On Tue, Aug 23 2011, Josh Triplett wrote:
> {} produces the same effect, as far as I know.

Yeah.  I prefer {0}, because {} is a gcc-ism (the ANSI grammar demands
initializer-lists be non-empty) and is less readable for people who
haven't seen the idiom before and are wondering what's going on.

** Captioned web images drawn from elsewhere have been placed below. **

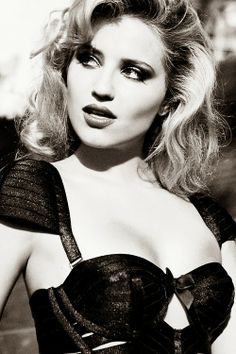 Dianna Agron Sweet god of mercy she is a BABE!! <3 I want to marry her!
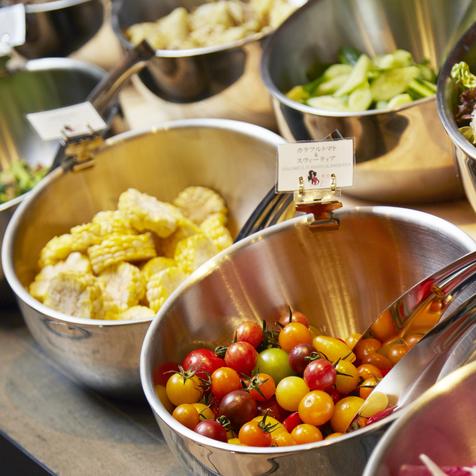 季節性蔬菜沙拉自助餐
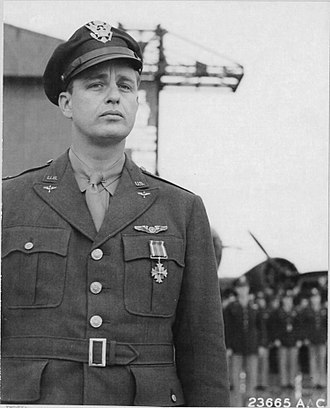 Elliott Roosevelt - Roosevelt receiving the Distinguished Flying Cross in Algiers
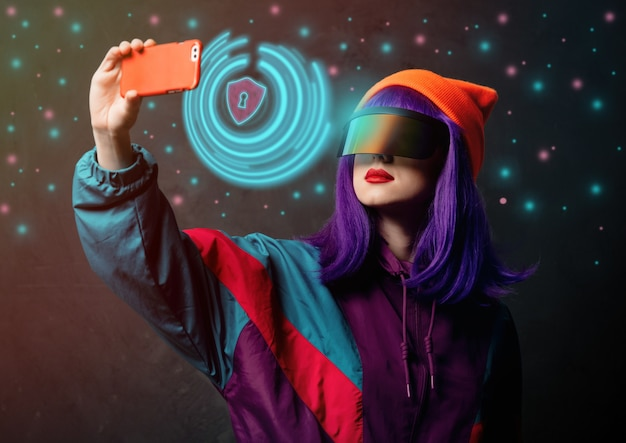 La donna hacker di stile in occhiali vr è con il telefono cellulare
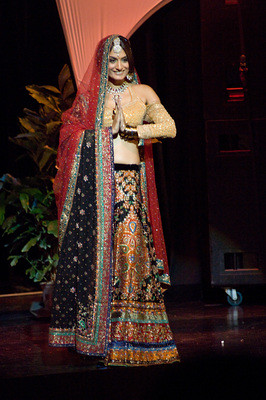 Miss India 2009 Ekta Chowdhry performing in the National Costume show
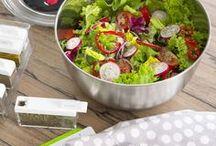 Küche leicht gemacht / Selbstgemachtes Essen ist einfach köstlich. Wenn dann noch die richtigen Helfer bei der Zubereitung zur Hand gehen – perfekt! Darum gibt's bei EMSA alles, was die Herzen von Kochfans höher schlagen lässt. Egal ob Salatschleuder, Mixbecher oder Gemüseschneider – so macht raspeln, schneiden und servieren einfach Spaß!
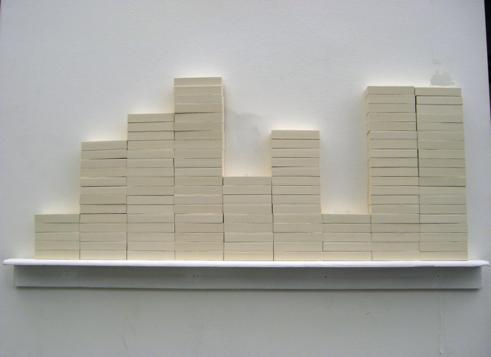 PIHLA EMPTINESS, 2009 120 gommes 55 x 30 x 2 cm œuvre unique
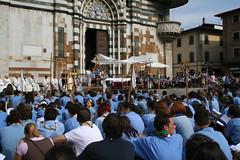 Tutti in piazza (Gianluca Ermanno (aka Vygotskij 30.000)) Tags: italien people italy italia scout persone tuscany toscana prato italians scouting centenario fotoincatenate itlalie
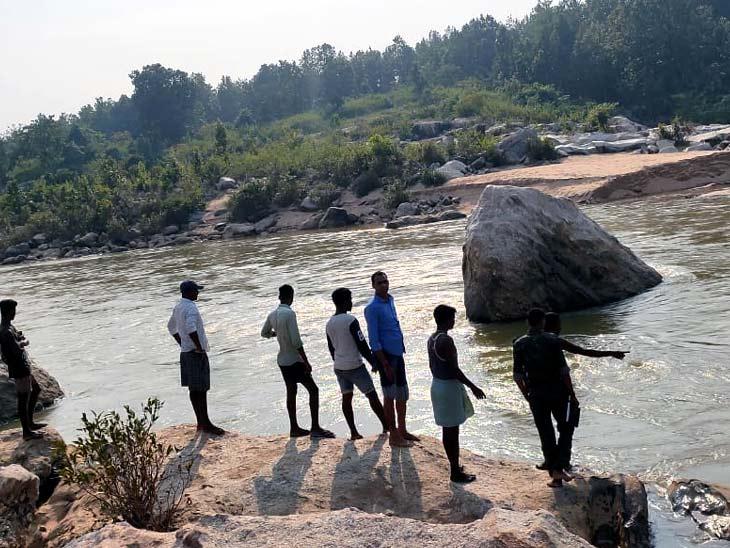 बाघमुंडा फॉल में डूबने से दो सगे भाइयोंकी मौत, एक की तलाश जारी; पिकनिक मनाने पहुंचे थे सभी|गुमला,Gumla - Dainik Bhaskar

I'm still a little confused -- the {0} or memset(0, struct ..);
formations are used often in the kernel, even with pointers involved.
Is the warning (Wnon_pointer_null) run against the kernel by default,
or did Venkatraman add it manually?  If default, is it catching bugs?

Thanks,

- Chris.
Sam Ravnborg Aug. 23, 2011, 8:22 p.m. UTC | #8
On Tue, Aug 23, 2011 at 02:28:42PM -0400, Chris Ball wrote:
> Hi,
> 
> On Tue, Aug 23 2011, Josh Triplett wrote:
> > {} produces the same effect, as far as I know.
> 
> Yeah.  I prefer {0}, because {} is a gcc-ism (the ANSI grammar demands
> initializer-lists be non-empty) and is less readable for people who
> haven't seen the idiom before and are wondering what's going on.
> 
> I'm still a little confused -- the {0} or memset(0, struct ..);
> formations are used often in the kernel, even with pointers involved.
> Is the warning (Wnon_pointer_null) run against the kernel by default,
> or did Venkatraman add it manually?  If default, is it catching bugs?

It is default enabled - and trigger a lot of warnings.
But the kernel idiom is to use NULL for a null pointer - and not to use 0.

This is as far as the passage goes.